A large majority of European Union lawmakers voted on Thursday to condemn damage to democracy in Hungary under veteran Prime Minister Viktor Orban, stepping up pressure on the bloc to cut funding for the ex-communist country.
Citing corruption risks, the European Commission is expected to recommend later this week suspending billions earmarked for Budapest from the bloc's 1.1 trillion euro ($1.1 trillion) shared budget for 2021-27.
That would be the first such EU move under its new financial sanction dubbed "cash for democracy" and agreed two years ago precisely in response to Orban, as well as his allies in Poland, rowing back on liberal democratic tenets inside the bloc.
On Thursday, the European Parliament voted 433 in favour and 123 against to adopt a report declaring the "existence of a clear risk of a serious breach by Hungary of the values on which the (European) Union is founded".

#### DATA FOR ANALYSIS:

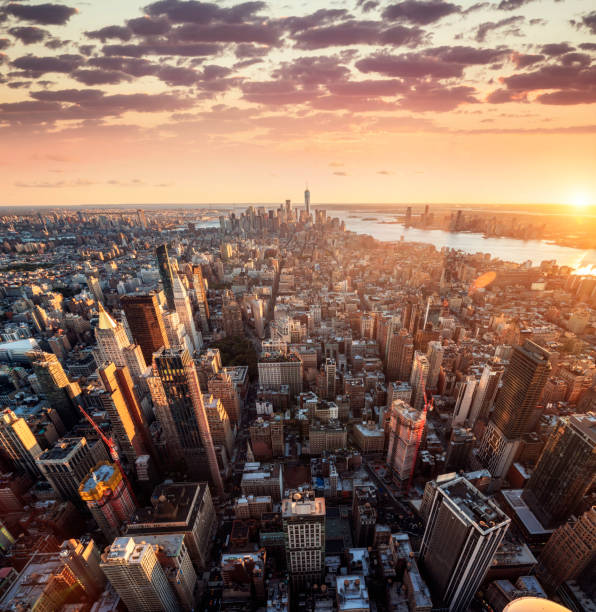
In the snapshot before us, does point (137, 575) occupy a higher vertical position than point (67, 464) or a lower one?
higher

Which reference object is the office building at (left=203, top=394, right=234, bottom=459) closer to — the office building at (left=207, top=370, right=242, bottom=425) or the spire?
the office building at (left=207, top=370, right=242, bottom=425)

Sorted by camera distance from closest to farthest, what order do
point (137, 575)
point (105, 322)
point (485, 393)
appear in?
point (137, 575) < point (485, 393) < point (105, 322)

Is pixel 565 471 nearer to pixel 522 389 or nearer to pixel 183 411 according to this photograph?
pixel 522 389

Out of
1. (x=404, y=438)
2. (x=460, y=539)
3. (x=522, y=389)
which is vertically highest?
(x=522, y=389)

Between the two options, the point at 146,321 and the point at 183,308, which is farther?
the point at 183,308

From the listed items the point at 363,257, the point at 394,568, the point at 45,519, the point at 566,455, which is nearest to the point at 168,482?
the point at 45,519

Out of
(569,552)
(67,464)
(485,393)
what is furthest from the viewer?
(485,393)

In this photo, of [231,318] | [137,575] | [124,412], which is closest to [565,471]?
[137,575]
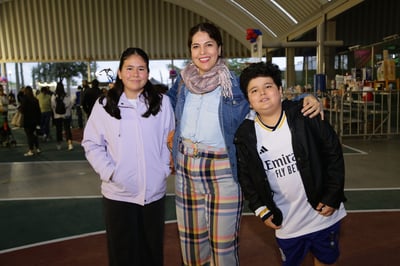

#### WORK TASK:
Please copy word for word the stretch of the article on the Hungary vote that opens with the words containing "That would be" and closes with "inside the bloc.".

#### WRITTEN ANSWER:
That would be the first such EU move under its new financial sanction dubbed "cash for democracy" and agreed two years ago precisely in response to Orban, as well as his allies in Poland, rowing back on liberal democratic tenets inside the bloc.